I'm going to surprise a friend with a new glass top to replace an old warping acrylic top for an 18x18x24 exo-terra. Problem is, I don't have any tanks that size, so I'm not sure what dimensions to have it made in. 

They still have the plastic border on the top of the tank (with the round bumps at front and back), they just pulled out the removable screen section and dropped in an acrylic panel.


----------



## AdeljeanHo (May 24, 2016)

I can measure mine when I get home later. I need to have glass cut for mine, too.

Sent from my SM-N920V using Tapatalk


----------



## AdeljeanHo (May 24, 2016)

a is is the max inside dimension, where the mesh-holding bracket sits). It is the same in both directions, front-to-back and side-to-side.

b and c are the dimensions if the hole. If the glass us smaller than that, it will fall in. 

d and e are the dimensions of the hinge notches that need to be cut out.

a = 16-5/16"
b = 16-⅜"
c = 16-⅛"
d = 1-⅛"
e = ⅜"


My recommendations are below. But make sure you talk to the glass cutter about their tolerances. When I got my 18×24 cut, they asked for the dimensions you want and give you their tolerance level, if what they cut for you doesn't fit, but is within their stated tolerance margin, you will have to pay for a new one. 

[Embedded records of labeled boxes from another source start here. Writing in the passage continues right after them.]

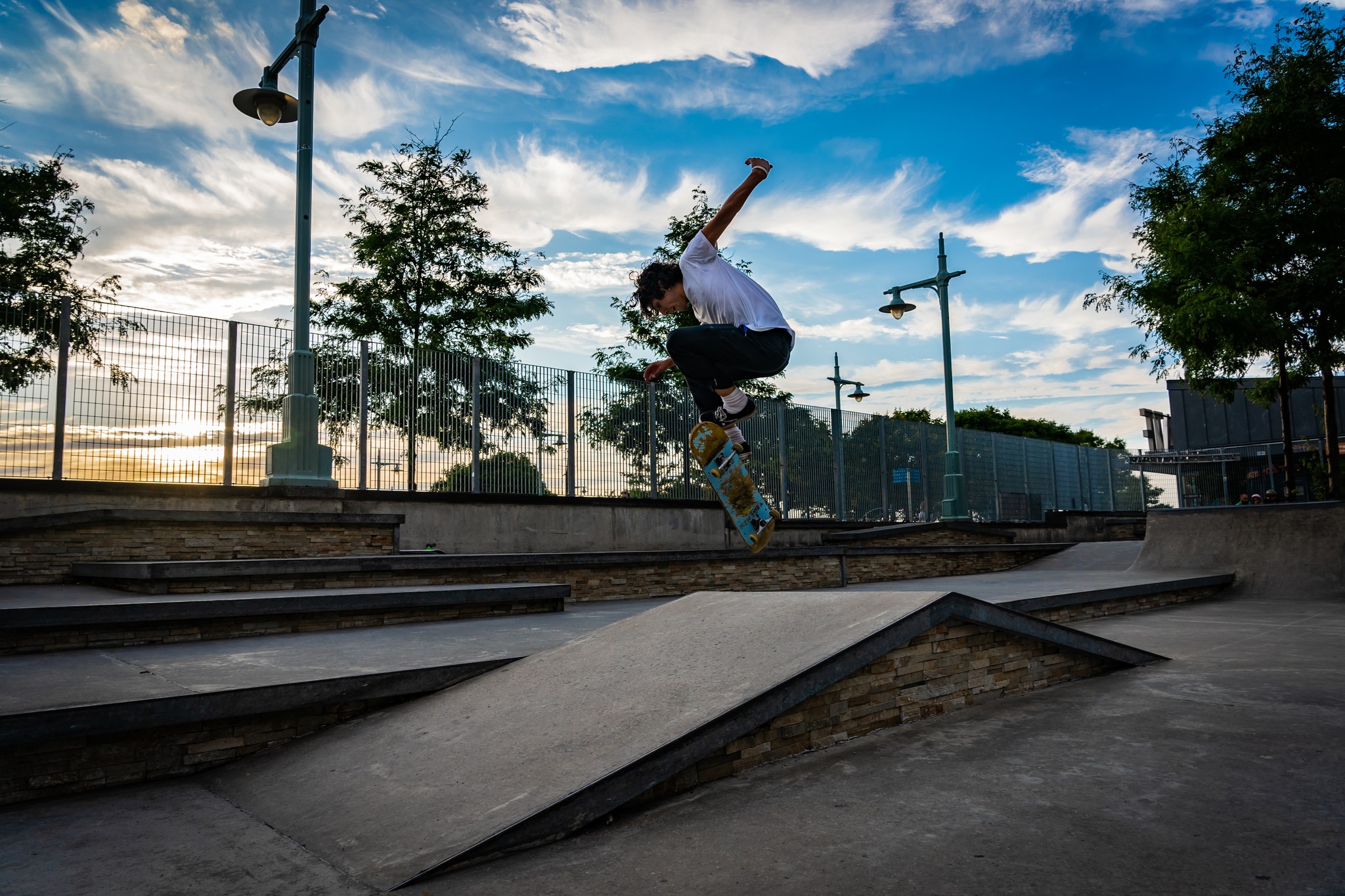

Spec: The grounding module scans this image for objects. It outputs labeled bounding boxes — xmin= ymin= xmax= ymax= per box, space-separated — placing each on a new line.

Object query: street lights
xmin=232 ymin=0 xmax=342 ymax=491
xmin=536 ymin=426 xmax=568 ymax=495
xmin=878 ymin=235 xmax=978 ymax=520
xmin=370 ymin=447 xmax=405 ymax=490
xmin=827 ymin=351 xmax=871 ymax=520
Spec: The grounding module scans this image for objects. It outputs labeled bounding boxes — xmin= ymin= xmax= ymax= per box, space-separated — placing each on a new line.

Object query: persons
xmin=632 ymin=157 xmax=796 ymax=461
xmin=1236 ymin=489 xmax=1276 ymax=506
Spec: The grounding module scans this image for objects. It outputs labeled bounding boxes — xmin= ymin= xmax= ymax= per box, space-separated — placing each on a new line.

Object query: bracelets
xmin=752 ymin=165 xmax=768 ymax=180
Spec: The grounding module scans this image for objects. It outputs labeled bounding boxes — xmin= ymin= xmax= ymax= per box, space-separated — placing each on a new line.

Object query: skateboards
xmin=689 ymin=421 xmax=780 ymax=553
xmin=399 ymin=542 xmax=447 ymax=555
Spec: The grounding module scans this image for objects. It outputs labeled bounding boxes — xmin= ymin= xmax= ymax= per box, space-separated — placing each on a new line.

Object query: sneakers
xmin=735 ymin=441 xmax=752 ymax=460
xmin=698 ymin=397 xmax=757 ymax=430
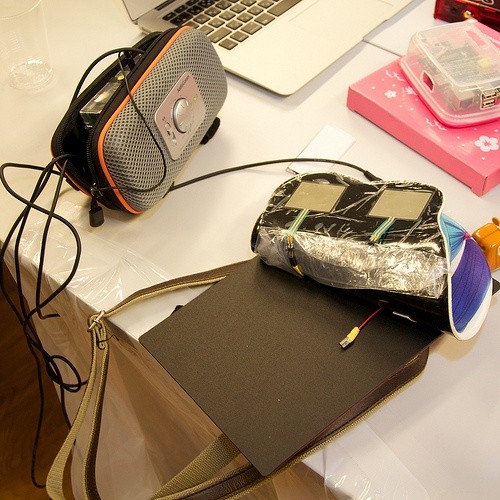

If you go with no vent then, 16-¾" squared (for a tighter fit) or 16-⅝" (for a looser fit). Both, should work, and take the notches out of the two front corners (see below). 
The d and e dimensions are the two short sides of the triangle and correspond to the dotted lines in the image below.










If you go with a vent, then just shorten on of the dimensions down by a few inches to accommodate your vent strip. And in that case, the notches are not needed in the glass (they will go on the vent strip).


----------



## chin_monster (Mar 12, 2006)

Although glass is the better choice, FWIW lexan / polycarbonate does not warp - it's much easier to cut n drill n modify.


----------



## treylane (May 16, 2012)

Thanks so much, that's perfect!


----------



## AdeljeanHo (May 24, 2016)

treylane said:


> Thanks so much, that's perfect!


Also if they use a misting system, you can have the glass company drill the hole for you. 

Sent from my SM-N920V using Tapatalk


----------



## SoloSK71 (Dec 25, 2018)

I don't normally like to resurrect dead threads but people should check before using this measurement with new Exo Terra 18" x 18" tanks.

My a dimension is 17" exactly which means using the above dimensions would have resulted in a piece that would fall through the top of the tank.

Solo


----------